PASSAGE SHOWN
════════════════
Rafsanjani and Khamenei: The Rouhani element

Rouhani’s victory was a decisive win for Rafsanjani in his power struggle with the Supreme Leader, but what’s next?

Rouhani's victory brings Iranians great hope for a rapprochement with the US [AP]

This article is the final of a three part series. As President Hassan Rouhani’s makes his debut at the United Nations General Assembly, we take a look back at Iran’s political trajectory post-revolution through the words of Akbar Ganji, one of Iran’s most prominent political dissidents.

You can read part one here, and part two here.

The problem with dictators is that since they are left alone by themselves and live in isolation, they do not see the reality, or if they are forced to see it, they interpret it the way they want to.

A dictator like Khamenei has a distorted view of the balance of power in the world and in the region. He, very self-righteously, interprets the entire events in the world from the standpoint of the Islamic Republic as he sees it. For example, he called the Arab Spring the “Islamic Awakening of Muslims against America and Israel”, whereas in reality, using their vast financial resources, GCC nations have used the Arab Spring as a means to force a wedge between Shiites and Sunnis across the region.

Rafsanjani has recognised the threat to Iran. In April, on his website he quoted Khomeini’s statement, “The security and survival of the regime is more important than the security and survival of one person, even if that person is the Twelfth Imam [of the Shiites].” Whom was he referring to? Was it Ahmadinejad, who was finally going to leave office? Could it be Khamenei? Rafsanjani was right to target the person that is the source of the problem. However, Rafsanjani also said that if there is ever a quarrel between him[Pr.] and the Supreme Leader, almost everybody would suffer:

It is not clear if [Rafsanjani] also recognises that changes, such as direct negotiation with the US,
even if quite useful, will be of no long-term use and will not solve the present crisis without democratisation of the system.

“In deciding to enter the presidential race, I should consult the Supreme Leader. I will never enter the race without his consent, since if he does not agree, it would result in just the opposite of what we all desire. We do not want to fight [each other]. If we create a situation that leads to fights and quarrels between me and the Supreme Leader, we will all suffer.”

There was, however, a double meaning in his words. First, Rafsanjani was saying: I would like to run as a candidate, but since Khamenei is against it, I cannot. Second: If I get into a conflict with Khamenei, much damage would be done, including to Khamenei himself as well as the regime.”
════════════════
Entries from a dataset
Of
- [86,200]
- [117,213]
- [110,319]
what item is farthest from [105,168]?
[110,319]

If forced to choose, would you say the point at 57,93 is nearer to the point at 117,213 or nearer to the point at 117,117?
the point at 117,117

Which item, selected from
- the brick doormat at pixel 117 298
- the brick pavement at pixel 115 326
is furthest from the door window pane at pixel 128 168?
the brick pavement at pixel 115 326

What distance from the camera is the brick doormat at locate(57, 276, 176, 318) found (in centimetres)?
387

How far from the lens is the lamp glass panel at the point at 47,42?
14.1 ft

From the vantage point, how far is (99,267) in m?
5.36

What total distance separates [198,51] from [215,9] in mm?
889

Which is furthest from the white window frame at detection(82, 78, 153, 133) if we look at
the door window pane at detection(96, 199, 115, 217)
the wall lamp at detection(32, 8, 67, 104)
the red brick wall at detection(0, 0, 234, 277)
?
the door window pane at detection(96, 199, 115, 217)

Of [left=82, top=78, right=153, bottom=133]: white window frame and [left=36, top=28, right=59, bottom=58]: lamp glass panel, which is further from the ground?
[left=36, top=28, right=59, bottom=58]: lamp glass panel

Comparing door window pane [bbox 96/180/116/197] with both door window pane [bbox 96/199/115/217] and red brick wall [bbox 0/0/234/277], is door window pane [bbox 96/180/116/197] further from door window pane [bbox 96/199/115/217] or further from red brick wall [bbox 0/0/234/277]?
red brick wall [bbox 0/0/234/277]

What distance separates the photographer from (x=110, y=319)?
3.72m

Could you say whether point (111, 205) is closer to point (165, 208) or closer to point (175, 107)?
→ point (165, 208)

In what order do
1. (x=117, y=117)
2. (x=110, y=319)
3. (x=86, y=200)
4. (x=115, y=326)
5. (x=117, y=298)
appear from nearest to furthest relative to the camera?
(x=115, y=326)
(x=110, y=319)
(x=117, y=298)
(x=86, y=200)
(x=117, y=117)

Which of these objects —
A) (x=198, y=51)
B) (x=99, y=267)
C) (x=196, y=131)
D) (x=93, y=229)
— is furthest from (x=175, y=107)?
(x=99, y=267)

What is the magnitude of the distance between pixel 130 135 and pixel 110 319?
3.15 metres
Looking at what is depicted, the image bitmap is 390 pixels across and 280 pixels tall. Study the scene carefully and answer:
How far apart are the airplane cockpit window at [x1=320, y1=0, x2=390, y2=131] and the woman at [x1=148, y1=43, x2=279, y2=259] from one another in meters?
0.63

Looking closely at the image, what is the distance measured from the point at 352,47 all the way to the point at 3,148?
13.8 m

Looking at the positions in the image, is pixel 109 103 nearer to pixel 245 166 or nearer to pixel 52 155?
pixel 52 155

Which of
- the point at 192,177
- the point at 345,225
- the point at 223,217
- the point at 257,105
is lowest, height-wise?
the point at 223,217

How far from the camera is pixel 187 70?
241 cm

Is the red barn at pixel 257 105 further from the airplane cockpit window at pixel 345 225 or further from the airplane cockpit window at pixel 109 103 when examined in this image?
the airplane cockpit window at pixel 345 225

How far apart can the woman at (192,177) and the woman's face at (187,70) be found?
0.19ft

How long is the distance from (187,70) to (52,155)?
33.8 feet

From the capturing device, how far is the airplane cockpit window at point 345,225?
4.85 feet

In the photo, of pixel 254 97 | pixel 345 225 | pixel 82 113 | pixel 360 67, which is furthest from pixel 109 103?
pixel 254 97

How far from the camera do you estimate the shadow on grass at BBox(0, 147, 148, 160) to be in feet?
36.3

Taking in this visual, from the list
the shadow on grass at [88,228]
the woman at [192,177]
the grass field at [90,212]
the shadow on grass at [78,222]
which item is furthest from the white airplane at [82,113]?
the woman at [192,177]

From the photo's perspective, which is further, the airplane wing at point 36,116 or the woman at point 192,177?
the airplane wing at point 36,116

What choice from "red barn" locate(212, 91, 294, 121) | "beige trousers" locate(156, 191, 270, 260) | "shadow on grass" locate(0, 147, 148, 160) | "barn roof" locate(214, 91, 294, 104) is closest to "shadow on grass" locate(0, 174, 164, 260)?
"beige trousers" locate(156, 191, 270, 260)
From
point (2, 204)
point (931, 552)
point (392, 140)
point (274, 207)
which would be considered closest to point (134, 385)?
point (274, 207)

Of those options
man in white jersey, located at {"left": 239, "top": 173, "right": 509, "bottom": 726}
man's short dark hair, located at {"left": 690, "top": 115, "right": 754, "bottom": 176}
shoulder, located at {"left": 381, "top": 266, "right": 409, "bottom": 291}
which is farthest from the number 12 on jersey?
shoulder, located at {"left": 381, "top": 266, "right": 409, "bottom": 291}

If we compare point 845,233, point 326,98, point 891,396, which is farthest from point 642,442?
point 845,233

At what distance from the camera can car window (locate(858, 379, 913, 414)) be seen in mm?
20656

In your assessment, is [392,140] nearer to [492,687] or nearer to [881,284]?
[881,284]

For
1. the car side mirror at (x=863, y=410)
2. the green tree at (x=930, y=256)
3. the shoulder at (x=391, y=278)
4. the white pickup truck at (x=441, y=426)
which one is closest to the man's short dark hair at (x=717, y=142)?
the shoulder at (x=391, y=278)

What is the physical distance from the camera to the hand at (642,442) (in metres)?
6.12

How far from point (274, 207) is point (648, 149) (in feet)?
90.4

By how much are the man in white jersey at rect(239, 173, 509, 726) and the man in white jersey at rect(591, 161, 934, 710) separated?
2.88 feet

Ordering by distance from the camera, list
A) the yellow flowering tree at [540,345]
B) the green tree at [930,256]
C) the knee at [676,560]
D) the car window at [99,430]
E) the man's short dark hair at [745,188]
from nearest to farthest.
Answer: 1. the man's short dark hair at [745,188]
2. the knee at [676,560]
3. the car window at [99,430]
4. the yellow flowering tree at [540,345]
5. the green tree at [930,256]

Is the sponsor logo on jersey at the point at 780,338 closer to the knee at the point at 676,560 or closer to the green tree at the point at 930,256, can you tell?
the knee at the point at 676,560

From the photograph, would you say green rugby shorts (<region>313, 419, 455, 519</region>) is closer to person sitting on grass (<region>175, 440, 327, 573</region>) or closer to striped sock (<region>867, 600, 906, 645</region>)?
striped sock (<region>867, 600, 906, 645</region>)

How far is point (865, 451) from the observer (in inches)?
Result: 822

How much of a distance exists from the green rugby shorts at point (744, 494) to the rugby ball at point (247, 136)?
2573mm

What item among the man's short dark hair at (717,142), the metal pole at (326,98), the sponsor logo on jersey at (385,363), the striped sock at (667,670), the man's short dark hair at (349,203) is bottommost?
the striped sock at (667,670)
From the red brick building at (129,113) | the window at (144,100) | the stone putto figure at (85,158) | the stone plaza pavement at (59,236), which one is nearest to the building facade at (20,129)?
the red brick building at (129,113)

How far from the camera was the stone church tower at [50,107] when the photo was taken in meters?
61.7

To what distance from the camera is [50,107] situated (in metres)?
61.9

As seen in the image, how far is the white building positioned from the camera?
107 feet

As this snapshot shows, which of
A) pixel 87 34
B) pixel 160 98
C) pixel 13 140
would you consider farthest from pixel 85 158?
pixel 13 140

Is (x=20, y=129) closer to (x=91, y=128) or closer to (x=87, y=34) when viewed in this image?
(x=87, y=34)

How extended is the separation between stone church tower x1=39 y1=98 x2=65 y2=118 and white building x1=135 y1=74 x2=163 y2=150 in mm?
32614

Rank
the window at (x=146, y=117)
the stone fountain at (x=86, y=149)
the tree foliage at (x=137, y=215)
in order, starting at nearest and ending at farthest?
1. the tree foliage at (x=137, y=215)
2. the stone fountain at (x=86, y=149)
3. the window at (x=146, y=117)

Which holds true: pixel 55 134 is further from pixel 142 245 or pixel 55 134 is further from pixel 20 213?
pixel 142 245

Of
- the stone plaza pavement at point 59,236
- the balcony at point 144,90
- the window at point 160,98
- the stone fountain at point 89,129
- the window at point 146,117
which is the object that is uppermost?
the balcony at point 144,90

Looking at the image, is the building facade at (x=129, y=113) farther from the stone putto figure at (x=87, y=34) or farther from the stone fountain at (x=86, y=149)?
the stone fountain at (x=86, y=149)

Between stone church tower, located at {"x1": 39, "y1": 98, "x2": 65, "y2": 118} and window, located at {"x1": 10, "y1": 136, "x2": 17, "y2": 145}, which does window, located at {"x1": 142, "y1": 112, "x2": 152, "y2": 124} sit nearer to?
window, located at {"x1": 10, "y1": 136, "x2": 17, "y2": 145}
════════════════
EXERCISES TO COMPLETE
1. List every person the article on Rafsanjani and Khamenei refers to by a personal name, leaving out people identified only by a title.
2. Reproduce the part of the article on Rafsanjani and Khamenei between "Rafsanjani and Khamenei: The" and "part two here.", inclusive.

REPLIES
1.
Hassan Rouhani
Akbar Ganji
Rafsanjani
Khamenei
Khomeini
Ahmadinejad

2.
Rafsanjani and Khamenei: The Rouhani element

Rouhani’s victory was a decisive win for Rafsanjani in his power struggle with the Supreme Leader, but what’s next?

Rouhani's victory brings Iranians great hope for a rapprochement with the US [AP]

This article is the final of a three part series. As President Hassan Rouhani’s makes his debut at the United Nations General Assembly, we take a look back at Iran’s political trajectory post-revolution through the words of Akbar Ganji, one of Iran’s most prominent political dissidents.

You can read part one here, and part two here.